#### PROVIDED TEXT

# will these fish be okay without water changes



## flyhawk (1 Jan 2010)

would bolivian rams and angelfish be okay without water changes?
i am really worried about trying this with no water changes!!
i have been raised to believe that water changes more than twice a week are necessary!


----------



## Brenmuk (2 Jan 2010)

I've never kept rams but I have  2 angel fish in my NPT atm in which I do 50% W/C every 6months. The angel fish have grown nicely and turned out to be a pair, they even spawned a while back but unfortunately the eggs vanished.. (but thats another story I guess   ).


----------



## gzylo (2 Jan 2010)

flyhawk said:
			
		

> would bolivian rams and angelfish be okay without water changes?
> i am really worried about trying this with no water changes!!
> i have been raised to believe that water changes more than twice a week are necessary!




As long as water is not bad all fish should be ok


----------



## NatureBoy (5 Jan 2010)

Is the idea to just maintain the filter regularly?


----------



## CeeJay (5 Jan 2010)

Hi flyhawk 

Plenty of plants will help maintain the balance too


----------



## ghostsword (18 Jan 2010)

Hi, I am no expert on the matter, but I would think that at least a 20% water change a month minimum would be beneficial for the fish.

On their natural habitat angel fish have flowing water, although with some debris on it, but still running. 

On a fish tank, even with a lot of plants, you will always have a enclosed space. Fresh water should also be beneficial for the plants.

Thanks,
Luis


----------

########
#### EXTRACTED ENTRIES

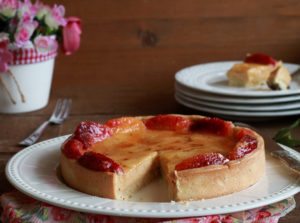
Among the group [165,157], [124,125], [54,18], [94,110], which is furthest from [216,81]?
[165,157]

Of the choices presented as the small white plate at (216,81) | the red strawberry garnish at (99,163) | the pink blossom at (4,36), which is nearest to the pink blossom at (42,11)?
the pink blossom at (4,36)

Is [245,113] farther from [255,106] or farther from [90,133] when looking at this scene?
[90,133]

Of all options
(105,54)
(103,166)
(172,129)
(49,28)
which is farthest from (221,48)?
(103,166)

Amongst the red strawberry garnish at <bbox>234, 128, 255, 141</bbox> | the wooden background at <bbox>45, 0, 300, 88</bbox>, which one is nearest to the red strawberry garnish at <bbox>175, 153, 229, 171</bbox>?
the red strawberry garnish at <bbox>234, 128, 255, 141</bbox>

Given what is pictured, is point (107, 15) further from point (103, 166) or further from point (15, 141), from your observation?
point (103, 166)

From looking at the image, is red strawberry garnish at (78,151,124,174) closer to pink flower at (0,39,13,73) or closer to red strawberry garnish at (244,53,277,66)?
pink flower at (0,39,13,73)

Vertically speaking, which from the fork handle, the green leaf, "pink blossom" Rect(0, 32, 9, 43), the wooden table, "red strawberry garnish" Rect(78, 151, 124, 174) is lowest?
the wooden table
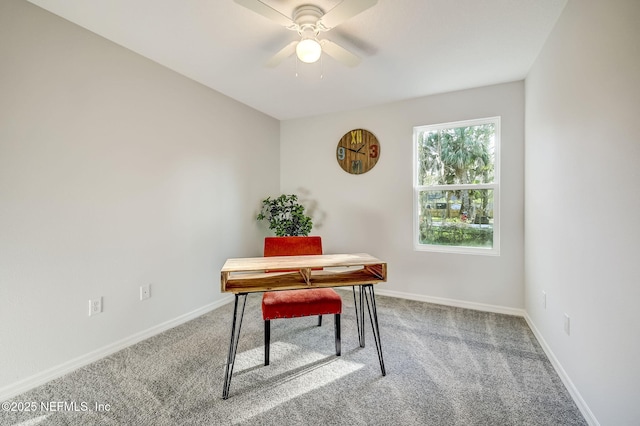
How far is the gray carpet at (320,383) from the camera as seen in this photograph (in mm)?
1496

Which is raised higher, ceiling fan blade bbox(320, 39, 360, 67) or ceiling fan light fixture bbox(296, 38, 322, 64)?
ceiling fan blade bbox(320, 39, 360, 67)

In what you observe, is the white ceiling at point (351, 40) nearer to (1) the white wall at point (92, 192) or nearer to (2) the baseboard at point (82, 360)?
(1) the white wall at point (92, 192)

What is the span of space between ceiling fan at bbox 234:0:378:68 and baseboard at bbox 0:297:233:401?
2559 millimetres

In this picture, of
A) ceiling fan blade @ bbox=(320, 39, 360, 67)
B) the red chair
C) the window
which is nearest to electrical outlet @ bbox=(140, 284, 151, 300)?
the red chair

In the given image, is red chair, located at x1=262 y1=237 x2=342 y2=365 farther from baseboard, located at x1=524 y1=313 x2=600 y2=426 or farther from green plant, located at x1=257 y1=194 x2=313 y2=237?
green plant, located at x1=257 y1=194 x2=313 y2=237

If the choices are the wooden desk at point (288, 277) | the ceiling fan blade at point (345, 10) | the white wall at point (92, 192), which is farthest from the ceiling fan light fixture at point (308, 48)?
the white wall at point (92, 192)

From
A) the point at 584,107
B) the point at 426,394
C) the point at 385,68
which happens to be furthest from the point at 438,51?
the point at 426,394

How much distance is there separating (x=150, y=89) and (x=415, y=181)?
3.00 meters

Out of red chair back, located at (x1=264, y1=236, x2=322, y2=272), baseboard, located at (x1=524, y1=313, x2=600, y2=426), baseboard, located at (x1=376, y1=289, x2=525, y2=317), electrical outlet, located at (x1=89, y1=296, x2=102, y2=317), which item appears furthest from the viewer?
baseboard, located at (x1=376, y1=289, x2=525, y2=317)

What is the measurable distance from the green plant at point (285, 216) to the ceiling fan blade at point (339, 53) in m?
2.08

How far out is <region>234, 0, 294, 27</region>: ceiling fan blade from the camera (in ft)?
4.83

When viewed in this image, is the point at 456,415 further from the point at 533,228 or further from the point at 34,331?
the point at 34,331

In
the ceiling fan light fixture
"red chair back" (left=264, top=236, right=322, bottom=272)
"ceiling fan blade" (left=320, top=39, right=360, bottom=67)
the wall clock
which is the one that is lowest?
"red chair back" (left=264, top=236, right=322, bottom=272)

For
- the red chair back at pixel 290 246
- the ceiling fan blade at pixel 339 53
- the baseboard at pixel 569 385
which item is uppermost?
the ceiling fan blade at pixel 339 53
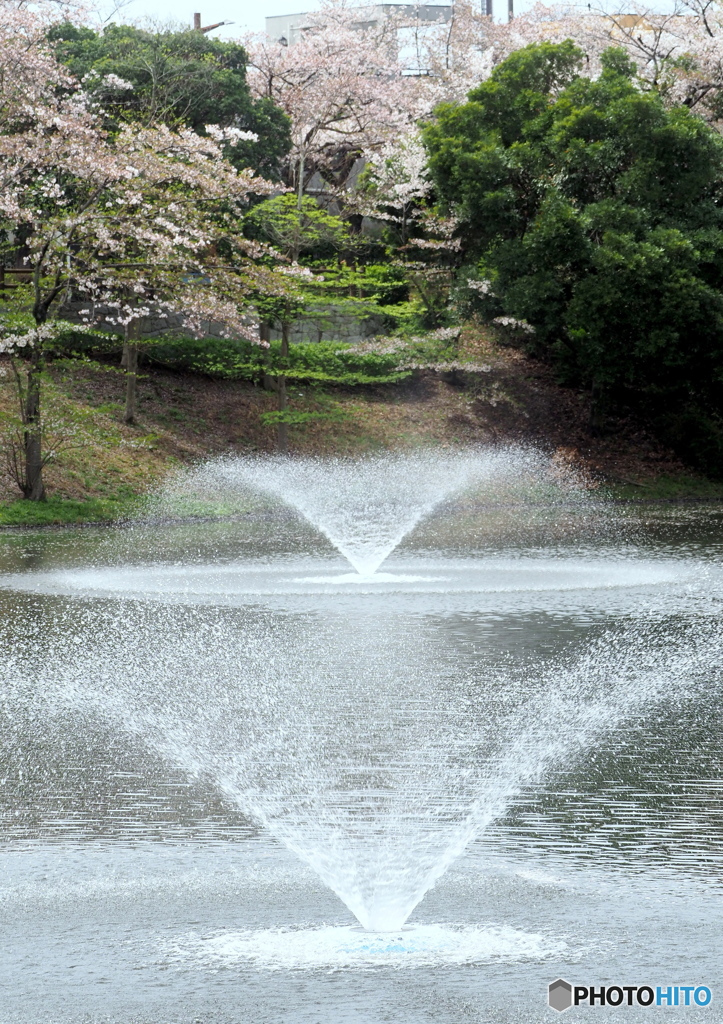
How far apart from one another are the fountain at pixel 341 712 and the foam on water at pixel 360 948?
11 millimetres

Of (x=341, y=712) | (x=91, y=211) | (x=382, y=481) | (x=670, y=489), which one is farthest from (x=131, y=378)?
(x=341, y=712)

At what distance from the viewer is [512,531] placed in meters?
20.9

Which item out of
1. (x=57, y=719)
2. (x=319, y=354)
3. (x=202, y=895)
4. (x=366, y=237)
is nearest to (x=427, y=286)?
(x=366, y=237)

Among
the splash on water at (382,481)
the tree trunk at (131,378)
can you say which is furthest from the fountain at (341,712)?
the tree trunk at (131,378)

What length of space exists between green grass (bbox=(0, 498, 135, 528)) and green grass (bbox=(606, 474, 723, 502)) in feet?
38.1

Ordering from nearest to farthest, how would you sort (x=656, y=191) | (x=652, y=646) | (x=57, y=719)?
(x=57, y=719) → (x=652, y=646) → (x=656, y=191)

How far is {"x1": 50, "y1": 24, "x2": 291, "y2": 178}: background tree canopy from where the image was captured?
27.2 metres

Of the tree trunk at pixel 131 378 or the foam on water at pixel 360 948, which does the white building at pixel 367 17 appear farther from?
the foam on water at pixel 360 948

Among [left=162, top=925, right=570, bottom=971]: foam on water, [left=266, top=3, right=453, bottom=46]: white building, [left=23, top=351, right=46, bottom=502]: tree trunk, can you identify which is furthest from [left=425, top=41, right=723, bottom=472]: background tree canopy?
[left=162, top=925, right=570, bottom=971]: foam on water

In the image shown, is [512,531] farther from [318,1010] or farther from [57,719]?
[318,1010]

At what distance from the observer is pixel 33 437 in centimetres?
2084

########

> **WHAT NEEDS TO BE DONE**
From the forum thread on water changes, copy the stretch from "Hi, I am no" through "for the plants." word for word.

> **ANSWER TO THIS EXERCISE**
Hi, I am no expert on the matter, but I would think that at least a 20% water change a month minimum would be beneficial for the fish.

On their natural habitat angel fish have flowing water, although with some debris on it, but still running. 

On a fish tank, even with a lot of plants, you will always have a enclosed space. Fresh water should also be beneficial for the plants.